(Source data)

● ● ● ● ●

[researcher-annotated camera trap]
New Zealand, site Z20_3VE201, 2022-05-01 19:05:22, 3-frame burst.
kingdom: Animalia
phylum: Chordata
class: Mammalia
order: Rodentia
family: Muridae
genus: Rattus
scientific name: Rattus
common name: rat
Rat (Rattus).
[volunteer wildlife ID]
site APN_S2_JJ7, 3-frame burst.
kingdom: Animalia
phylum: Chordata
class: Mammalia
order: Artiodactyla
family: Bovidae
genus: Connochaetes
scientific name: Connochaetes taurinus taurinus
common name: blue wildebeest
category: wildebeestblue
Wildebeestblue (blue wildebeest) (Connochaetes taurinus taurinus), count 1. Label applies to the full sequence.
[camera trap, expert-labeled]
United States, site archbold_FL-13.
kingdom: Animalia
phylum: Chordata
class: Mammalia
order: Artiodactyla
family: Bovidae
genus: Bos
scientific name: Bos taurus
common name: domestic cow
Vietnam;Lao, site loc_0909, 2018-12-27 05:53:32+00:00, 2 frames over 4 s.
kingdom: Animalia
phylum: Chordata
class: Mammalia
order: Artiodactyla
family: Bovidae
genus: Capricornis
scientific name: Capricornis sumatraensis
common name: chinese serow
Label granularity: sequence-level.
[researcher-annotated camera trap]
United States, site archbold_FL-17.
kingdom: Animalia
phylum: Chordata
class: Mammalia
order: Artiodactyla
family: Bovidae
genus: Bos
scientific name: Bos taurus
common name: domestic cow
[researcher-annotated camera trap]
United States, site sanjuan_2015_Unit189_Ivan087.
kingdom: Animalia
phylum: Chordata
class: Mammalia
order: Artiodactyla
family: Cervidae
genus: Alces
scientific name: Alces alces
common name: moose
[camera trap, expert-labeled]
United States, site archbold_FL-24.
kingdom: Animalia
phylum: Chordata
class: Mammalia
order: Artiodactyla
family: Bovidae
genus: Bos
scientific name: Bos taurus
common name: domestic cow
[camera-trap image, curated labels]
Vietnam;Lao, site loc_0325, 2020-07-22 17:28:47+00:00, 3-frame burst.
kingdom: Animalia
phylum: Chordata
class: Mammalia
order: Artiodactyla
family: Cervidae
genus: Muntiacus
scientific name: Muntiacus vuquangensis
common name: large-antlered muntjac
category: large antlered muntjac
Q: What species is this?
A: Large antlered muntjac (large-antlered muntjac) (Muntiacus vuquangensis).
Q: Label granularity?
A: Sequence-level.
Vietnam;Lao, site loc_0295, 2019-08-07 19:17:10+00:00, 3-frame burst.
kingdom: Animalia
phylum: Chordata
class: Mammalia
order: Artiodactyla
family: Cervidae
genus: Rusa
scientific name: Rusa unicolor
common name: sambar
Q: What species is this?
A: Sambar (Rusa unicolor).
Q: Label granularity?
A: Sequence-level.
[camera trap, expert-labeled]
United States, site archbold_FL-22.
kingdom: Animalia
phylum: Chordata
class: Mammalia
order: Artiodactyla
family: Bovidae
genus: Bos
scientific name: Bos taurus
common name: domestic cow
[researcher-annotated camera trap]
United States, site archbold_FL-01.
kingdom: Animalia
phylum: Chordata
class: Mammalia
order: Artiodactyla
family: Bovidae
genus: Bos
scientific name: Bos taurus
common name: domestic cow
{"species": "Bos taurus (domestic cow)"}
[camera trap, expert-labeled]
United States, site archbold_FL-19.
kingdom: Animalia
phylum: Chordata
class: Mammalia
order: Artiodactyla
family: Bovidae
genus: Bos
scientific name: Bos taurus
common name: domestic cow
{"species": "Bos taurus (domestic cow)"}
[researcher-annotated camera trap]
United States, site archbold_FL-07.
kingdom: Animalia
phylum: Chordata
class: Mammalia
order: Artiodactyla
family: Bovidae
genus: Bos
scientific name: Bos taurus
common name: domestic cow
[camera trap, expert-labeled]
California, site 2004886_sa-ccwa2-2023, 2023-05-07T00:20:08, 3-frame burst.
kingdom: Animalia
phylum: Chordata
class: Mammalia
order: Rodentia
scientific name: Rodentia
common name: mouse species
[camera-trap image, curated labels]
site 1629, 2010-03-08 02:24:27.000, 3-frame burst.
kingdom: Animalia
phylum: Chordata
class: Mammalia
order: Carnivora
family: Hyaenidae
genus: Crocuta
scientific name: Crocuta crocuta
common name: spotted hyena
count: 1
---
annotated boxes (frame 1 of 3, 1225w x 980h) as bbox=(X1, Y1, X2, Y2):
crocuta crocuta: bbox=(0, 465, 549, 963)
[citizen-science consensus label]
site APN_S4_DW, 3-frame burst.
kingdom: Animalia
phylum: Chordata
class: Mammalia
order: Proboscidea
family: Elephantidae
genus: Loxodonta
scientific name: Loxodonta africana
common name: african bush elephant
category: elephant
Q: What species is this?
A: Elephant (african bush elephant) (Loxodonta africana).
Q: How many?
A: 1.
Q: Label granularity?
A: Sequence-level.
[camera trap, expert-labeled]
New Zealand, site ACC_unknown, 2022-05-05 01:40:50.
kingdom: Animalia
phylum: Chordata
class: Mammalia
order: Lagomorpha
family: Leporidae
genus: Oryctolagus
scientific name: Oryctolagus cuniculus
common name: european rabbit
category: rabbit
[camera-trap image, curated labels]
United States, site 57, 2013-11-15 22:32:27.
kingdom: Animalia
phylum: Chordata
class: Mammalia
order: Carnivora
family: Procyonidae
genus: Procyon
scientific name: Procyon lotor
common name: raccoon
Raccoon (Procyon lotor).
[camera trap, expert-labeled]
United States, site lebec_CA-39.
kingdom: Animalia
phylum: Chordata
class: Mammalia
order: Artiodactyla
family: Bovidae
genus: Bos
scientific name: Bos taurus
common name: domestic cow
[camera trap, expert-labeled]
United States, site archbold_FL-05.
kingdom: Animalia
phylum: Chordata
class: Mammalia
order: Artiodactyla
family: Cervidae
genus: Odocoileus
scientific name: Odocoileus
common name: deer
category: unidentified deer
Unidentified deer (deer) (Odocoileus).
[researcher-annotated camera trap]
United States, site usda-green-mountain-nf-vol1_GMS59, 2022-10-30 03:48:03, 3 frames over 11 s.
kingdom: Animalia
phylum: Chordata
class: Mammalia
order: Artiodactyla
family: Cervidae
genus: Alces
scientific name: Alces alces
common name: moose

● ● ● ● ●

ASSIGNED TASK:
This exercise asks for every line of the records to be repeated exactly.

SOLUTION:
[researcher-annotated camera trap]
New Zealand, site Z20_3VE201, 2022-05-01 19:05:22, 3-frame burst.
kingdom: Animalia
phylum: Chordata
class: Mammalia
order: Rodentia
family: Muridae
genus: Rattus
scientific name: Rattus
common name: rat
Rat (Rattus).
[volunteer wildlife ID]
site APN_S2_JJ7, 3-frame burst.
kingdom: Animalia
phylum: Chordata
class: Mammalia
order: Artiodactyla
family: Bovidae
genus: Connochaetes
scientific name: Connochaetes taurinus taurinus
common name: blue wildebeest
category: wildebeestblue
Wildebeestblue (blue wildebeest) (Connochaetes taurinus taurinus), count 1. Label applies to the full sequence.
[camera trap, expert-labeled]
United States, site archbold_FL-13.
kingdom: Animalia
phylum: Chordata
class: Mammalia
order: Artiodactyla
family: Bovidae
genus: Bos
scientific name: Bos taurus
common name: domestic cow
Vietnam;Lao, site loc_0909, 2018-12-27 05:53:32+00:00, 2 frames over 4 s.
kingdom: Animalia
phylum: Chordata
class: Mammalia
order: Artiodactyla
family: Bovidae
genus: Capricornis
scientific name: Capricornis sumatraensis
common name: chinese serow
Label granularity: sequence-level.
[researcher-annotated camera trap]
United States, site archbold_FL-17.
kingdom: Animalia
phylum: Chordata
class: Mammalia
order: Artiodactyla
family: Bovidae
genus: Bos
scientific name: Bos taurus
common name: domestic cow
[researcher-annotated camera trap]
United States, site sanjuan_2015_Unit189_Ivan087.
kingdom: Animalia
phylum: Chordata
class: Mammalia
order: Artiodactyla
family: Cervidae
genus: Alces
scientific name: Alces alces
common name: moose
[camera trap, expert-labeled]
United States, site archbold_FL-24.
kingdom: Animalia
phylum: Chordata
class: Mammalia
order: Artiodactyla
family: Bovidae
genus: Bos
scientific name: Bos taurus
common name: domestic cow
[camera-trap image, curated labels]
Vietnam;Lao, site loc_0325, 2020-07-22 17:28:47+00:00, 3-frame burst.
kingdom: Animalia
phylum: Chordata
class: Mammalia
order: Artiodactyla
family: Cervidae
genus: Muntiacus
scientific name: Muntiacus vuquangensis
common name: large-antlered muntjac
category: large antlered muntjac
Q: What species is this?
A: Large antlered muntjac (large-antlered muntjac) (Muntiacus vuquangensis).
Q: Label granularity?
A: Sequence-level.
Vietnam;Lao, site loc_0295, 2019-08-07 19:17:10+00:00, 3-frame burst.
kingdom: Animalia
phylum: Chordata
class: Mammalia
order: Artiodactyla
family: Cervidae
genus: Rusa
scientific name: Rusa unicolor
common name: sambar
Q: What species is this?
A: Sambar (Rusa unicolor).
Q: Label granularity?
A: Sequence-level.
[camera trap, expert-labeled]
United States, site archbold_FL-22.
kingdom: Animalia
phylum: Chordata
class: Mammalia
order: Artiodactyla
family: Bovidae
genus: Bos
scientific name: Bos taurus
common name: domestic cow
[researcher-annotated camera trap]
United States, site archbold_FL-01.
kingdom: Animalia
phylum: Chordata
class: Mammalia
order: Artiodactyla
family: Bovidae
genus: Bos
scientific name: Bos taurus
common name: domestic cow
{"species": "Bos taurus (domestic cow)"}
[camera trap, expert-labeled]
United States, site archbold_FL-19.
kingdom: Animalia
phylum: Chordata
class: Mammalia
order: Artiodactyla
family: Bovidae
genus: Bos
scientific name: Bos taurus
common name: domestic cow
{"species": "Bos taurus (domestic cow)"}
[researcher-annotated camera trap]
United States, site archbold_FL-07.
kingdom: Animalia
phylum: Chordata
class: Mammalia
order: Artiodactyla
family: Bovidae
genus: Bos
scientific name: Bos taurus
common name: domestic cow
[camera trap, expert-labeled]
California, site 2004886_sa-ccwa2-2023, 2023-05-07T00:20:08, 3-frame burst.
kingdom: Animalia
phylum: Chordata
class: Mammalia
order: Rodentia
scientific name: Rodentia
common name: mouse species
[camera-trap image, curated labels]
site 1629, 2010-03-08 02:24:27.000, 3-frame burst.
kingdom: Animalia
phylum: Chordata
class: Mammalia
order: Carnivora
family: Hyaenidae
genus: Crocuta
scientific name: Crocuta crocuta
common name: spotted hyena
count: 1
---
annotated boxes (frame 1 of 3, 1225w x 980h) as bbox=(X1, Y1, X2, Y2):
crocuta crocuta: bbox=(0, 465, 549, 963)
[citizen-science consensus label]
site APN_S4_DW, 3-frame burst.
kingdom: Animalia
phylum: Chordata
class: Mammalia
order: Proboscidea
family: Elephantidae
genus: Loxodonta
scientific name: Loxodonta africana
common name: african bush elephant
category: elephant
Q: What species is this?
A: Elephant (african bush elephant) (Loxodonta africana).
Q: How many?
A: 1.
Q: Label granularity?
A: Sequence-level.
[camera trap, expert-labeled]
New Zealand, site ACC_unknown, 2022-05-05 01:40:50.
kingdom: Animalia
phylum: Chordata
class: Mammalia
order: Lagomorpha
family: Leporidae
genus: Oryctolagus
scientific name: Oryctolagus cuniculus
common name: european rabbit
category: rabbit
[camera-trap image, curated labels]
United States, site 57, 2013-11-15 22:32:27.
kingdom: Animalia
phylum: Chordata
class: Mammalia
order: Carnivora
family: Procyonidae
genus: Procyon
scientific name: Procyon lotor
common name: raccoon
Raccoon (Procyon lotor).
[camera trap, expert-labeled]
United States, site lebec_CA-39.
kingdom: Animalia
phylum: Chordata
class: Mammalia
order: Artiodactyla
family: Bovidae
genus: Bos
scientific name: Bos taurus
common name: domestic cow
[camera trap, expert-labeled]
United States, site archbold_FL-05.
kingdom: Animalia
phylum: Chordata
class: Mammalia
order: Artiodactyla
family: Cervidae
genus: Odocoileus
scientific name: Odocoileus
common name: deer
category: unidentified deer
Unidentified deer (deer) (Odocoileus).
[researcher-annotated camera trap]
United States, site usda-green-mountain-nf-vol1_GMS59, 2022-10-30 03:48:03, 3 frames over 11 s.
kingdom: Animalia
phylum: Chordata
class: Mammalia
order: Artiodactyla
family: Cervidae
genus: Alces
scientific name: Alces alces
common name: moose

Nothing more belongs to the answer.